The decision to take or not take the project can "make a difference" (either good or bad to the firm. The key is to analyze the situation with and without the new investment and where all relevant costs and benefits are brought into play.
Why should we consider the incremental operating cash flows on an after-tax basis?
Because the initial investment outflow, as well as the appropriate discount rate will be expressed in after tax terms.
When a capital investment contains a current asset component, how should it be treated in capital budgeting decisions?
These should be treated as part of the capital investment and not as a separate working capital decision. This investment in corking capital should be treated as a cash outflow at the time it occurs.
Now do you determine changes in net working capital?
Changes in current assets caused by the project; less the change in current liabilities caused by the project.
Why ignore sunk costs in capital budgeting decisions?
Unrecoverable past cash outlays that, since they cannot be recovered, shoudl not affect present actions or future decisions. Sunk costs affect past, not future, cash flows.
Should opportunity costs be taken into consideration for capital budgeting decisions?
If a resource has multiple uses, when a firm uses it for the project, it loses the opportunity for other usage purposes, which can also be beneficial to the firm.
What is cannibalization?
A situation when a new project reduces cash flows that the firm would otherwise have had without the project.
What's unique to an expansion project in extimating inintial cash flows?
There is no old asset, and therefore you don't need to worry about CF for sale of equipment or tax adjustments from that sale for the initial cash flow
What's unique to a replacment project in estimating initial cash flows?
You have old assets to sell, and this sale generates cash inflow/outflow.
ABC Co. is planning to buy a new machine for $200,000. This new machine is expected to have a useful life of six years (MARCS 5 yr). It will cost $4,000 for delivery and $9,000 for instalation. New machine will replace an old machine that was purchased three years ago for $100,000 (replacment proj). This old machine also has a useful life of six years (5 yr Marcs). Marginal tax is 34%. If the company will sell old machine for $50,000. Calculate the initial cash outlay for the new machine.
Step 1 - Book value 29,000 (from marcs) - selling price 50,000 = -21,000 gain taxed at 34% = -7,140 cash outflow for tax. Step 2 New asset cost -200,000, capital exp (-9000 -4000) -13,000 -NWC 0, CF related to the sale of the old asset +50,000. tax payment -7,140 = -170,140
When estimating cash inflows, what two steps should you follow?
Step 1 - calculate net tax effect on the replacment machine (skip if expansion). Step 2 - Plug #'s into formula.

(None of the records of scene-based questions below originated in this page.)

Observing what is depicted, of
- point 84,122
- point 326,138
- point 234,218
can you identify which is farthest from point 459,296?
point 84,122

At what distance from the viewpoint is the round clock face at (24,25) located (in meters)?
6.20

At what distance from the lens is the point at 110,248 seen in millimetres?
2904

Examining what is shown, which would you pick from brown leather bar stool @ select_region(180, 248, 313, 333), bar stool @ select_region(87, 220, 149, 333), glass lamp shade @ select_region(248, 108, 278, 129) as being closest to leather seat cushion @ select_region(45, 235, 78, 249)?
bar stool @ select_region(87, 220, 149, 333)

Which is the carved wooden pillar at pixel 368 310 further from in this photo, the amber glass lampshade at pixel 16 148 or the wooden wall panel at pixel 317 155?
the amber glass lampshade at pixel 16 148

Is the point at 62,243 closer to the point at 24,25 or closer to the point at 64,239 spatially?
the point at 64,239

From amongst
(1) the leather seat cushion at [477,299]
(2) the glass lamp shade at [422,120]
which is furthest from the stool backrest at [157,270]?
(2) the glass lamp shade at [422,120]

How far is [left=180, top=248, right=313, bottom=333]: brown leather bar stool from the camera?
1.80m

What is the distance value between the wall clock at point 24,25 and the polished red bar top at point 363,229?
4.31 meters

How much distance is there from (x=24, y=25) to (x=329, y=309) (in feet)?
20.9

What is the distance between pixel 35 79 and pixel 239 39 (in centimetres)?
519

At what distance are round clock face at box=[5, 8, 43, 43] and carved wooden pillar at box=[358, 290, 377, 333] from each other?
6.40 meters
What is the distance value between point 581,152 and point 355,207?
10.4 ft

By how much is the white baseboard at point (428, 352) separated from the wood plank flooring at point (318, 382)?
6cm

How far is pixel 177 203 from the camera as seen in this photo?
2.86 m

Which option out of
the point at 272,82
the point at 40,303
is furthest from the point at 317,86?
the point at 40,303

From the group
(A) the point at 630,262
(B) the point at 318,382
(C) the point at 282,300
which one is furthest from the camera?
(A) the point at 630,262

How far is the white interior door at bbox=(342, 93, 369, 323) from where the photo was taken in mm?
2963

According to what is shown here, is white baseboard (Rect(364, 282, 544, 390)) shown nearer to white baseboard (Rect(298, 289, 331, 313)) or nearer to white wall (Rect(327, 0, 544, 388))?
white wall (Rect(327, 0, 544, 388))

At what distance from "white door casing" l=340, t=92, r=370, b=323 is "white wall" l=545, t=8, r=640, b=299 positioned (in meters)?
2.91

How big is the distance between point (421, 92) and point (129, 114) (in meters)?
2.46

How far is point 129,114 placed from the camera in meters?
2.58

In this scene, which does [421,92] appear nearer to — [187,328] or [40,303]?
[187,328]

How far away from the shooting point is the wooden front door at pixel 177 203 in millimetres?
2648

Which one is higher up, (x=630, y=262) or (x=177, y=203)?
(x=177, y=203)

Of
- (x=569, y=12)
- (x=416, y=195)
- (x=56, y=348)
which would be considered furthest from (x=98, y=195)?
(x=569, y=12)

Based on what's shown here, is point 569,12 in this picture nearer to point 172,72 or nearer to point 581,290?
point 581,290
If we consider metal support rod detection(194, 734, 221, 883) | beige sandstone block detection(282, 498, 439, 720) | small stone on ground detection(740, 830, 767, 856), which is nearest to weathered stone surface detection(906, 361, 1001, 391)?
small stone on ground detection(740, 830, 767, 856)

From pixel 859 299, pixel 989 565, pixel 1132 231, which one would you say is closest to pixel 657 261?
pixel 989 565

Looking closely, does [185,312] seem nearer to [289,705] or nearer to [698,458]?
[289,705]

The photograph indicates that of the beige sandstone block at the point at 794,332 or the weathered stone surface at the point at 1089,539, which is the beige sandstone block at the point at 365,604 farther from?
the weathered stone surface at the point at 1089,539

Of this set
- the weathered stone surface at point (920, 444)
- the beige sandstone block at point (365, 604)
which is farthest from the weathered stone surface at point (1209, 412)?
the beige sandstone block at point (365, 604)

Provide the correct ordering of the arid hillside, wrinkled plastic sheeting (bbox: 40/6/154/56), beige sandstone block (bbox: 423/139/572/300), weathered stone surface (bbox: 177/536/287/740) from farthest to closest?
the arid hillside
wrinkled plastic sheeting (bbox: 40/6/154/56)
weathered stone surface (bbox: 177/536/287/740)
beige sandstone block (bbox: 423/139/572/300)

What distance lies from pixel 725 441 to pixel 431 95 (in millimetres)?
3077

ABC Co. is planning to buy a new machine for $200,000. This new machine is expected to have a useful life of six years (MARCS 5 yr). It will cost $4,000 for delivery and $9,000 for instalation. New machine will replace an old machine that was purchased three years ago for $100,000 (replacment proj). This old machine also has a useful life of six years (5 yr Marcs). Marginal tax is 34%. If the company will sell old machine for $20,000. Calculate the initial cash outlay for the new machine.
Step 1 - Book value 29,000 (from marcs) - selling price 20,000 = 9,000 loss taxed at 34% = +3,060 cash inflow for tax. Step 2 New asset cost -200,000, capital exp (-9000 -4000) -13,000. NWC 0, CF related to the sale of the old asset +20,000. tax saving + 3,060 = -189,940
(Expansion project) - New machine should cost 9,000. Machine has life of 4 yrs (3 yr marcs). Installation costs 400 and has salvage value of 2,000. The machine is expected to generate reve before depreciation and tases of 1 = 3,553; 2 = 3,760 3 = 5,152, 4 = 3,115. Marginal tax rate = 34%. Determine initial Cash flows
Cost of new asset - 9,000. Capital expenditures -400 = -9,400
What are the four steps in cash flow analysis?
Step 1 - Determine Initial Cash Flow. Step 2 - Determine interim incremental operating cash flows. Step 3 - Determine the terminal incremental net cash flow. Step 4 - Write down all the incremental cash flow due to the new project.
(Expansion project) - New machine should cost 9,000. Machine has life of 4 yrs (3 yr marcs). Installation costs 400 and has salvage value of 2,000. The machine is expected to generate reve before depreciation and tases of 1 = 3,553; 2 = 3,760 3 = 5,152, 4 = 3,115. Marginal tax rate = 34%. Determine interim cash flows.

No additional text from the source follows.